Soekarno, Hatta, Sjahrir, tanpa bermaksud mengabaikan tokoh-tokoh lain
yang tidak tercantumkan di sini, adalah representasi kaum muda Indonesia
ketika itu. Mereka berjuang dengan segenap jiwa dan raga demi meraih
kemerdekaan dari kaum penjajah sehingga berdirilah Republik Indonesia
yang diakui dunia sampai hari ini.
Ideologi yang Rapuh
Jika
di masa lalu peran pemuda Indonesia begitu besar, apakah pemuda-pemuda
Indonesia hari ini dapat melakukan hal yang sama, atau setidaknya
mewarisi semangat perjuangan mereka? Jawaban terhadap pertanyaan ini
tentu tidak cukup bijak kalau diajukan secara sederhana atau secara
hitam-putih, misalnya ya atau tidak. Tetapi penulis berusaha
mengedepankan bagaimana kondisi kekinian yang menimpa para pemuda di
negara kita.
Di
antara kondisi kekinian yang ingin penulis kemukakan di sini adalah
problem kultural yang menghinggapi banyak pemuda Indonesia. Masalah
kultural sebenarnya bisa mencakup banyak hal, seperti cara berpikir,
bertutur, bersikap, berperilaku, gaya hidup (lifestyle) dan sebagainya.
Tetapi penulis akan menekankan di sini pada aspek ideologi yang agaknya
kurang dijadikan elan vital oleh pemuda masa kini.
Di
tengah gencarnya arus globalisasi--kadang ada yang memelesetkan dengan
gombalisasi--yang sulit dibendung, problem kultural di atas kian parah.
Godaan gaya hidup hedonistis-kapitalistik yang notabene buah dari
globalisasi di kalangan para pemuda luar biasa kuat. Parahnya, hal ini
tidak saja terjadi di kalangan pemuda kota, tapi juga di kalangan pemuda
desa karena adanya televisi. Iklan-iklan gaya hidup yang menawarkan
kenyamanan dan kenikmatan hidup di media elektronik ini demikian gencar
dan massif sehingga mampu meruntuhkan sendi-sendi pertahanan para pemuda
tersebut.
Oleh
karena itu, para pemuda yang tidak mempunyai bekal ideologi yang kuat
akan dengan mudah terseret arus tersebut. Persoalannya adalah generasi
muda masa kini, berbeda dengan generasi muda masa dahulu, pada umumnya
mempunyai ideologi yang rapuh. Jika di masa lalu "ideologi perjuangan"

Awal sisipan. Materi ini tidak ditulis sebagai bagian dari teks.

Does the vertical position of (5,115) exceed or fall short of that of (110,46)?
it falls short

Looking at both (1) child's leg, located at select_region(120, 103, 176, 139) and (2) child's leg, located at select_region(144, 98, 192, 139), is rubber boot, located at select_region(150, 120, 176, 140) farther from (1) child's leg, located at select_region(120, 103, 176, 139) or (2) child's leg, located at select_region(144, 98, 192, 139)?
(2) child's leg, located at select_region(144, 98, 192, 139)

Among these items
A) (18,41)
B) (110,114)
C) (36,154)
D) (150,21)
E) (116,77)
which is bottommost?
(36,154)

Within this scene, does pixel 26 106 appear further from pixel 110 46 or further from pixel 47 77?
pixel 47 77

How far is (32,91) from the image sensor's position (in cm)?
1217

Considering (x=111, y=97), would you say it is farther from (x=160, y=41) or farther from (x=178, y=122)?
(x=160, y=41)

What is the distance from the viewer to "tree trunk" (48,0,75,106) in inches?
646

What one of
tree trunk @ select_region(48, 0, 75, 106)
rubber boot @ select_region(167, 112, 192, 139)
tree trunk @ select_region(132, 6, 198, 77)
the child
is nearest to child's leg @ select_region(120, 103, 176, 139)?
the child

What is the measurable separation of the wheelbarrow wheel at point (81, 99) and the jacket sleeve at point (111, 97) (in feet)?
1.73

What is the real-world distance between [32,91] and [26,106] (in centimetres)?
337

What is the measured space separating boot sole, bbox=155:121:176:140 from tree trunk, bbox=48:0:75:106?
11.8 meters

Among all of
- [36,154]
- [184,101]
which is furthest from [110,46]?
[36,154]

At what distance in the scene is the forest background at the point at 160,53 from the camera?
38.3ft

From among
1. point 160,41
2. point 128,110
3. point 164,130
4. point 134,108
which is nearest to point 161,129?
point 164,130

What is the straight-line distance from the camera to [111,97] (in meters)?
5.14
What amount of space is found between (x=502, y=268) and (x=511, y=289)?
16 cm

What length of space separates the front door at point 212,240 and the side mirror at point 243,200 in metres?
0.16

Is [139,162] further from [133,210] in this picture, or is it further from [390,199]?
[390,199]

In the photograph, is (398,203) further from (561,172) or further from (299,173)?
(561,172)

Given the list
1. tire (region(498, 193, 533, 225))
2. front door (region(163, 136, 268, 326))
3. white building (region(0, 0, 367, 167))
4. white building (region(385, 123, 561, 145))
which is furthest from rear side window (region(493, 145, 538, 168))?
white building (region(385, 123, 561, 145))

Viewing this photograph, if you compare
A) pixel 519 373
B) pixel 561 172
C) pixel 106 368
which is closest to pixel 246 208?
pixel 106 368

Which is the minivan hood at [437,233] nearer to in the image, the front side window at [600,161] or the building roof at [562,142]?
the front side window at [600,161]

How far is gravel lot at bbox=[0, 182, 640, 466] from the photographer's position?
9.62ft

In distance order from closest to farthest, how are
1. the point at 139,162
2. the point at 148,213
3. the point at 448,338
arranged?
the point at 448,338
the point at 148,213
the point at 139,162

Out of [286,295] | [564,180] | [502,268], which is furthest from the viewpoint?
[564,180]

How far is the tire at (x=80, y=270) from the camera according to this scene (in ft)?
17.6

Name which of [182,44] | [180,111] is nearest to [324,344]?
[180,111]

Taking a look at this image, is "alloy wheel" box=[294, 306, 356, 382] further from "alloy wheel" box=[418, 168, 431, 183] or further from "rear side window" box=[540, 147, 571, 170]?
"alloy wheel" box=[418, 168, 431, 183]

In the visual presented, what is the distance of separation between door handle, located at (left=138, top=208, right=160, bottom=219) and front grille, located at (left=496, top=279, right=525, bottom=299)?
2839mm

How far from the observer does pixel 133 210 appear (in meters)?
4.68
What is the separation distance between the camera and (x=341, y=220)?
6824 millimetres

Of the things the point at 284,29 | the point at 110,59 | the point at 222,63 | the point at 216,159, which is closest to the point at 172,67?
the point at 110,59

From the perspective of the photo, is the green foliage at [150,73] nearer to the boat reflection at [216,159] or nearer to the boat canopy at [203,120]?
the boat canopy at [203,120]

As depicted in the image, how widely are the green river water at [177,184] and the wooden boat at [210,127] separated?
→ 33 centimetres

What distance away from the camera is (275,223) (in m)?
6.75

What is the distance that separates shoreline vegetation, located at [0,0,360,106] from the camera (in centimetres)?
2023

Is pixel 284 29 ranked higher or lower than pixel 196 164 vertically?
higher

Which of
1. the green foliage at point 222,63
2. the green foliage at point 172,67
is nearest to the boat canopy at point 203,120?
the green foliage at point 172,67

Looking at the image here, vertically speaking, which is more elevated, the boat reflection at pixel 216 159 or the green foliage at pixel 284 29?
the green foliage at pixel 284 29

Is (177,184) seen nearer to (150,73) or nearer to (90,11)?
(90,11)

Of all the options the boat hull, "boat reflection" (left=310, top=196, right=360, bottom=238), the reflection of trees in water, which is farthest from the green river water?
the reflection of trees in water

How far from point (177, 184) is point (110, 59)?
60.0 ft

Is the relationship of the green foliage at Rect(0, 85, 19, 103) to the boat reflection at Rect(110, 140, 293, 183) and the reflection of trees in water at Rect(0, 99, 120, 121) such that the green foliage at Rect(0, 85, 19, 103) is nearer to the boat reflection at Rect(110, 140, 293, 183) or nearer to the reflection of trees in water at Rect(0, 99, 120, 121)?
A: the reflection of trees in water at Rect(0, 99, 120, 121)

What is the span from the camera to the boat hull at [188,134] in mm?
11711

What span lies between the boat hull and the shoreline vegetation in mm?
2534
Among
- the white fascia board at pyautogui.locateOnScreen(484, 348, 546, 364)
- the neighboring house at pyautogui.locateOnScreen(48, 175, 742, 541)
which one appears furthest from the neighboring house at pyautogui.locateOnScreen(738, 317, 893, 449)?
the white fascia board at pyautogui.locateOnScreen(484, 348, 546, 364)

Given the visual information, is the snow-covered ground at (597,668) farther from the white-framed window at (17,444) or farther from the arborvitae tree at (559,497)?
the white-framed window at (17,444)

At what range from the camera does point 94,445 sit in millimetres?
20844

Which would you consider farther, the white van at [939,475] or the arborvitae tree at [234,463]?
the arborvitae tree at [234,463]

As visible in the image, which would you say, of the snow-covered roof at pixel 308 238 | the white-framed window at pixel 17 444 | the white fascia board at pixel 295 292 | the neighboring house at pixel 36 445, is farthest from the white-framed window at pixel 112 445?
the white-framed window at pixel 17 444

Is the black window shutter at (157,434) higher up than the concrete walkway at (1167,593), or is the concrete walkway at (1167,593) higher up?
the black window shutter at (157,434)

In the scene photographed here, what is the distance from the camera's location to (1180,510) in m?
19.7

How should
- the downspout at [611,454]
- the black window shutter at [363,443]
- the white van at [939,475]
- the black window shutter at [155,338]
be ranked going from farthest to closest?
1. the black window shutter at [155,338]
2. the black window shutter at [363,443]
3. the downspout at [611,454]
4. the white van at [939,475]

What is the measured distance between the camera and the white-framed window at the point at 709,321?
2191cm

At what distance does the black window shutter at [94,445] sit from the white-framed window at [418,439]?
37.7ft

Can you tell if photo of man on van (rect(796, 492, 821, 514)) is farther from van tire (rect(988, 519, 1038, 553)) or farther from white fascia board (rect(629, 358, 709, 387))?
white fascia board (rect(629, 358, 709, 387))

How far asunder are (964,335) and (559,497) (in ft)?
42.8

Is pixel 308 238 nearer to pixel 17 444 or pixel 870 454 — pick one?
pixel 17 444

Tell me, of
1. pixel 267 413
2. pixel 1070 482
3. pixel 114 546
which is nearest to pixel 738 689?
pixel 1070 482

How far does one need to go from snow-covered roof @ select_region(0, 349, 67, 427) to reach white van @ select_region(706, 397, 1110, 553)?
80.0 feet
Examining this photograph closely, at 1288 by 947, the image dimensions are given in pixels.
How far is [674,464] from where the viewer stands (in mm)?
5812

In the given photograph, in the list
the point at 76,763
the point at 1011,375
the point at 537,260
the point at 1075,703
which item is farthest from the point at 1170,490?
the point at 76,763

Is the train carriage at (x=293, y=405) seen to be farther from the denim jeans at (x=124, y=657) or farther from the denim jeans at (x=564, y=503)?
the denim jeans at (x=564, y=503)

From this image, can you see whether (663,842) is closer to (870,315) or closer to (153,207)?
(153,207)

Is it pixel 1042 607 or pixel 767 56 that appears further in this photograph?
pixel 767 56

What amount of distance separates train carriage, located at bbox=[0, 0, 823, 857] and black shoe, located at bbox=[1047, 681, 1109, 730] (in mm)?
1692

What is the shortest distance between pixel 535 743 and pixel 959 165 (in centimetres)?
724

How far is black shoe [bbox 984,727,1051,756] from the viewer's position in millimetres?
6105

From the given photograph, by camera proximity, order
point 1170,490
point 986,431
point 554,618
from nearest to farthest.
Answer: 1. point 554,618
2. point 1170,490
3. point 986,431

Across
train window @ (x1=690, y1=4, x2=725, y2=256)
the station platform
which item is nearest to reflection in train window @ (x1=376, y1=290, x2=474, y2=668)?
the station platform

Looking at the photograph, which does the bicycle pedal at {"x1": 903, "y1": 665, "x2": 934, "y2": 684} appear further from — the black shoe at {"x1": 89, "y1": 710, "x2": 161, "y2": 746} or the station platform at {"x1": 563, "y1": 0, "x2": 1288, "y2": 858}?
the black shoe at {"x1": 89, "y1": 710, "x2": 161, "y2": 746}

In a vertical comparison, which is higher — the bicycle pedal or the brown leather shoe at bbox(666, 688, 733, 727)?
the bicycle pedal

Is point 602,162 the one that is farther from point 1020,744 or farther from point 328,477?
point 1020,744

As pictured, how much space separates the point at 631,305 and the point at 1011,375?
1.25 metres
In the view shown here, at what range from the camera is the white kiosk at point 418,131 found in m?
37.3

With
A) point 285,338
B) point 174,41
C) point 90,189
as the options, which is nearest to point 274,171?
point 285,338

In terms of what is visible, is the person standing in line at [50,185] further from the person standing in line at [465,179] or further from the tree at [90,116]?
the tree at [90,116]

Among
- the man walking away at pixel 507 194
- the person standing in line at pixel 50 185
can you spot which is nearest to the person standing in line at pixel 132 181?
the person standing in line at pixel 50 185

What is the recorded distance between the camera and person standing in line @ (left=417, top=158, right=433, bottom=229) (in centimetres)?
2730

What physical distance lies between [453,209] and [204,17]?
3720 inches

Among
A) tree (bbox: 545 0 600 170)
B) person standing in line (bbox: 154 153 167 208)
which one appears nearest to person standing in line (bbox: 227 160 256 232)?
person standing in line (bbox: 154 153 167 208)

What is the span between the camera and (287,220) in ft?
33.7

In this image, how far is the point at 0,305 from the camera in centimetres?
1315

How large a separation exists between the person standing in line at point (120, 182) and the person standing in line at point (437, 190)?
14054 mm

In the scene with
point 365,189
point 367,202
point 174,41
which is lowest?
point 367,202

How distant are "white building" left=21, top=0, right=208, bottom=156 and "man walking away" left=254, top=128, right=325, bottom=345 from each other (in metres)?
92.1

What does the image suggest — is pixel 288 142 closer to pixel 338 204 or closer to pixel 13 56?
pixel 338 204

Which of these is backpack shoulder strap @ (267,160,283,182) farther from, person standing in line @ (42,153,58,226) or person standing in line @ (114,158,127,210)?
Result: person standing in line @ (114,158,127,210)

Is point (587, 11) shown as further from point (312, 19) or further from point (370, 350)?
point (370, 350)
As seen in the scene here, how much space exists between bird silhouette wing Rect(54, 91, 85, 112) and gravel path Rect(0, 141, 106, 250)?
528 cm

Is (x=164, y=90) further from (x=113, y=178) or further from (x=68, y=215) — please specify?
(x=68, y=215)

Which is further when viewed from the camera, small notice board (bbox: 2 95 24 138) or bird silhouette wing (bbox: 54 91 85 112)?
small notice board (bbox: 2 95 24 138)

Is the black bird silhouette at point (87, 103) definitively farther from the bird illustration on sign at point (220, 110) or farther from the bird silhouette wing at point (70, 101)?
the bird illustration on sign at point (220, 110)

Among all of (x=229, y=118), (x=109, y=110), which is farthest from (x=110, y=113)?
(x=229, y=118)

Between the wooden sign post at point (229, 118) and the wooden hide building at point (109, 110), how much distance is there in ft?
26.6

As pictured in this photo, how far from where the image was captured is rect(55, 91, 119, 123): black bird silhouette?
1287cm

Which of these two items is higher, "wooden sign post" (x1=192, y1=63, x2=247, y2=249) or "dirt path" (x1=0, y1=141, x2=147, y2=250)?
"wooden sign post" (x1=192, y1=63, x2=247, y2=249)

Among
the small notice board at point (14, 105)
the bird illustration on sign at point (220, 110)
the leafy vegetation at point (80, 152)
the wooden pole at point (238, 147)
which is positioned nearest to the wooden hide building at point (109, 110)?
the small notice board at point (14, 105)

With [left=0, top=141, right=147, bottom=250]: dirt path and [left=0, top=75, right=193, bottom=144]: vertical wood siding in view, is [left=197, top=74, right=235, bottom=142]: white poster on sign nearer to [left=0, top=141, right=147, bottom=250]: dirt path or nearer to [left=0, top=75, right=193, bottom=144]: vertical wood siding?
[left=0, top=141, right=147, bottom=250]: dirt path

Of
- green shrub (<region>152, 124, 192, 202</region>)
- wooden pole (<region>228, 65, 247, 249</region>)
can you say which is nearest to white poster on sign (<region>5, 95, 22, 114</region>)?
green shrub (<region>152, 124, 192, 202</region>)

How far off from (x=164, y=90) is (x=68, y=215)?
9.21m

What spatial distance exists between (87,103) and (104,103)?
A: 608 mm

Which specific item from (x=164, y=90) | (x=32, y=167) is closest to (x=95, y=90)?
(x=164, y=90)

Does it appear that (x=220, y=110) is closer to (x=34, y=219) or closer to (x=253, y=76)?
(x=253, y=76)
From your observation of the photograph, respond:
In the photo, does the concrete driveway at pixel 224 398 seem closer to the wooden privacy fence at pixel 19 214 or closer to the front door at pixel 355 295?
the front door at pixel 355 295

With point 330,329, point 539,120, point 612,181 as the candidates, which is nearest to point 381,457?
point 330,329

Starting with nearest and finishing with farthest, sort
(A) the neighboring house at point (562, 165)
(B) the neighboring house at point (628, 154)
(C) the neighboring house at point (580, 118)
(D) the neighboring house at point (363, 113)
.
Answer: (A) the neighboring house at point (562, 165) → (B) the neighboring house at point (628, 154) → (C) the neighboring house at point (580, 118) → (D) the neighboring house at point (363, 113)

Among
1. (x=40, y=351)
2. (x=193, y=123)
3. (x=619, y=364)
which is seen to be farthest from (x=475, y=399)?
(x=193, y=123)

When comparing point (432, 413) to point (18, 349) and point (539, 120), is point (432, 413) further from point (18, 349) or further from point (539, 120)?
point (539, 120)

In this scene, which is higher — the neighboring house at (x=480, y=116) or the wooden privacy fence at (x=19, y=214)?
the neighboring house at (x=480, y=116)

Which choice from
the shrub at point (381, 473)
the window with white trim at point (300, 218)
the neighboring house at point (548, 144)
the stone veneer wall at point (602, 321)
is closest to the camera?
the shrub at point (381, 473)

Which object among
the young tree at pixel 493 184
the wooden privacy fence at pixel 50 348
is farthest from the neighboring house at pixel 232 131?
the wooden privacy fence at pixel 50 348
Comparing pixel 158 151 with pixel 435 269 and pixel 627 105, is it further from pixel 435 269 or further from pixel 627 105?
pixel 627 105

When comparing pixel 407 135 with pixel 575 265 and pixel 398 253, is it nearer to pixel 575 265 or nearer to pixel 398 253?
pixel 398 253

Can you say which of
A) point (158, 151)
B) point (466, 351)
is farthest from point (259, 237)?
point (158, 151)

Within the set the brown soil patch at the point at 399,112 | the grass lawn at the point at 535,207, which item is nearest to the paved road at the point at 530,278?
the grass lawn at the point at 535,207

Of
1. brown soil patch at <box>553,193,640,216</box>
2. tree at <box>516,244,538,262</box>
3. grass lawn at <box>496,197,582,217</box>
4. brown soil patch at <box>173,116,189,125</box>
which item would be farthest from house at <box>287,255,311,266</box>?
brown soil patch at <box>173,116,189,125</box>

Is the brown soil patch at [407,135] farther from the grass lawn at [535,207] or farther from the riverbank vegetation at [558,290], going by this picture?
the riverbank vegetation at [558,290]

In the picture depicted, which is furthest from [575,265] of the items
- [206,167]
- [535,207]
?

mampu menjadi elan vital para pemuda dalam mengenyahkan penjajah, maka
ideologi apakah yang dipegang para pemuda masa kini untuk menyingkirkan
godaan-godaan gaya hidup hedonistik-kapitalistik tersebut?
Jebakan Pragmatisme
Salah
satu musuh besar dari para aktivis muda sejak zaman dahulu sampai
sekarang adalah pragmatisme. Akbar Tanjung, Fahmi Idris, dan angkatan 66
lainnya pernah dituding sebagai aktivis-aktivis muda pragmatis ketika
memasuki dunia birokrasi. Pasalnya, pragmatisme biasanya berorientasi
pada tujuan politik sesaat atau jangka pendek sehingga pada gilirannya
akan memudarkan sikap independensi dan kekritisan pemuda, dua hal yang
merupakan karakteristik pemuda.
Pada
masa sekarang jebakan pragmatisme justru jauh lebih kuat. Godaan
pragmatisme yang sangat kuat akhir-akhir ini adalah berasal dari partai
politik (parpol). Sejumlah 38 parpol yang telah dinyatakan sah dan
berhak ikut bersaing dalam pemilu 2009 sangat gencar mendekati kalangan
pemuda untuk dijadikan caleg-caleg mereka. Bahkan hampir semua parpol
menjadikan kalangan pemuda dalam kerangka membangun citra (image
buiding) yang baik ketika wacana kepemimpinan kaum muda mencuat dalam
berbagai perbincangan nasional akhir-akhir ini.